Let's say we have a binary compound AB in an enclosed container, and let's say there's a tendency to form B-vacancies so that B atoms/molecules escape and form a vapor. Let's assume there's enough of AB that the pressure saturates before AB$$_{1-x}$$ decomposes too much. Would the vapor pressure of B be the same as for the pure element B?
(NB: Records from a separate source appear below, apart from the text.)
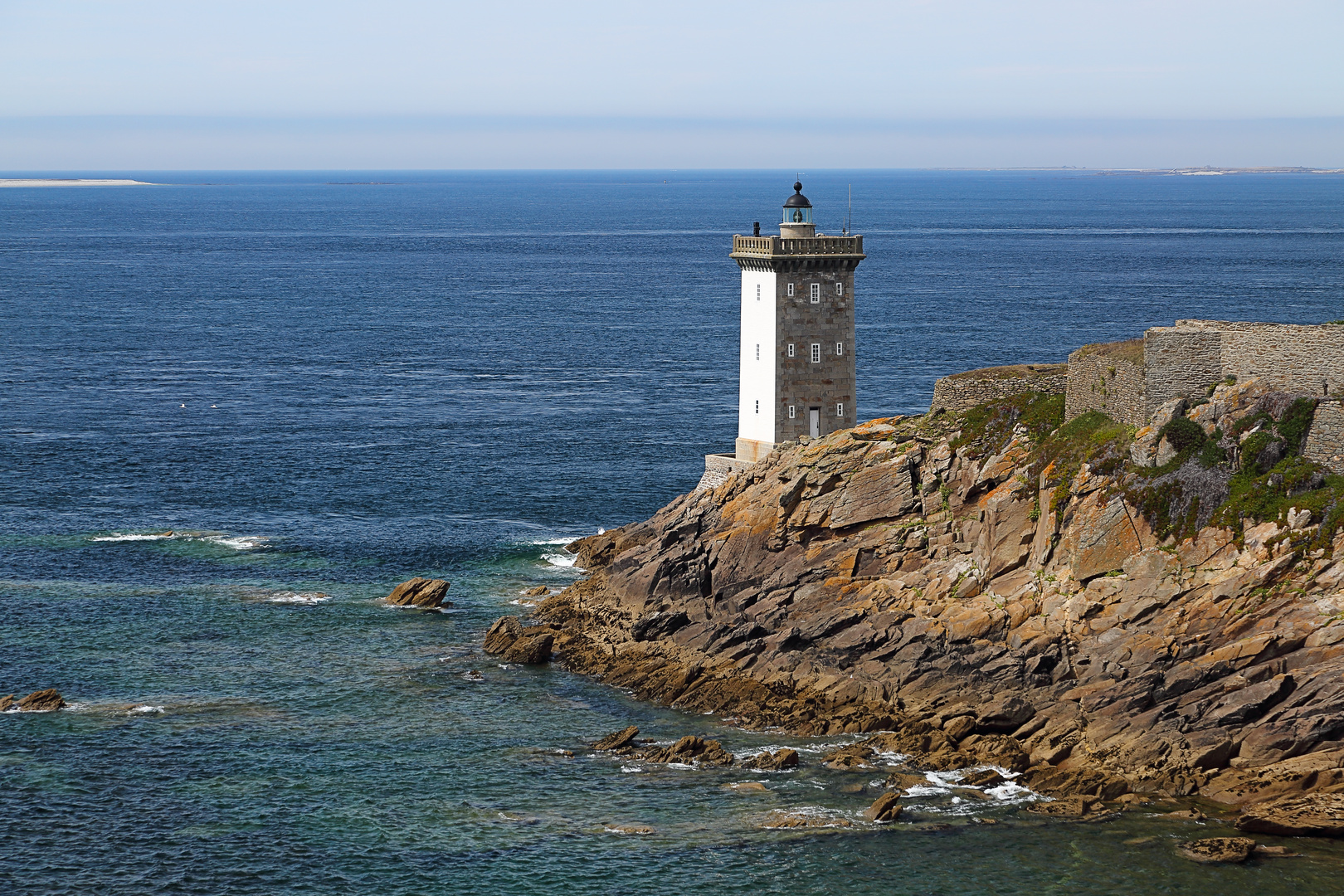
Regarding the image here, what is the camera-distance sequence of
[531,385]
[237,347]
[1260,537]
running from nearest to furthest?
[1260,537] < [531,385] < [237,347]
• Usually the formation of vacancies is not accompanied by vapor formation. Now, unless the AB compound is in equilibrium with solid B, then, no, the vapor pressure of B over AB will not be the same as B over B. Jan 10 '19 at 18:51
• @JonCuster - for quite a few oxides, for example, gaseous oxygen evolves when oxygen vacancies form, so I wouldn't say that simultaneous vapor and vacancy formation is a rare case Jan 10 '19 at 20:27
• @voffch - indeed, for oxides that is the case (and is exploited by various oxide sensors since the vacancy concentration affects the conductivity). I usually deal more with metal alloys, where losing constituents to the gas phase is not an issue. Your answer below can be applied to the more general case. Jan 10 '19 at 20:30

No. The equilibrium vapor (gas) pressure is defined by the corresponding equilibrium. When it's just the element $$\ce{B}$$ that evaporates, the equilibrium is $$\ce{B(liquid)<=>B(gas),}$$ and the thermodynamics of evaporation (or sublimation if $$\ce{B}$$ is solid), such as the Clausius–Clapeyron equation, gives you the equilibrium $$p-T$$ relationship.
When you have nonstoichiometric compound $$\ce{AB_{1-x}}$$ which loses $$\ce{B}$$, the process is quite different. Let's imagine purely hypothetical $$\ce{AB}$$, in the crystal structure of which neutrally charged $$\ce{B}$$ vacancies, $$\ce{V^x_B}$$, can be formed. Then, our hypothetical equilibrium between the gas phase and defects in solid can be written in Kröger–Vink notation as $$\ce{B^x_{B}<=>V^x_{B} + B_{gas}}.$$ In this case, until $$\ce{AB_{1-x}}$$ decomposes too much, the equilibrium constant $$K=\frac{p_B\cdot[\ce{V^x_{B}}]}{[\ce{B^x_{B}}]}$$ and its temperature dependence define the "partial pressure of $$\ce{B}$$ - temperature - composition" relationship for $$\ce{AB_{1-x}}$$.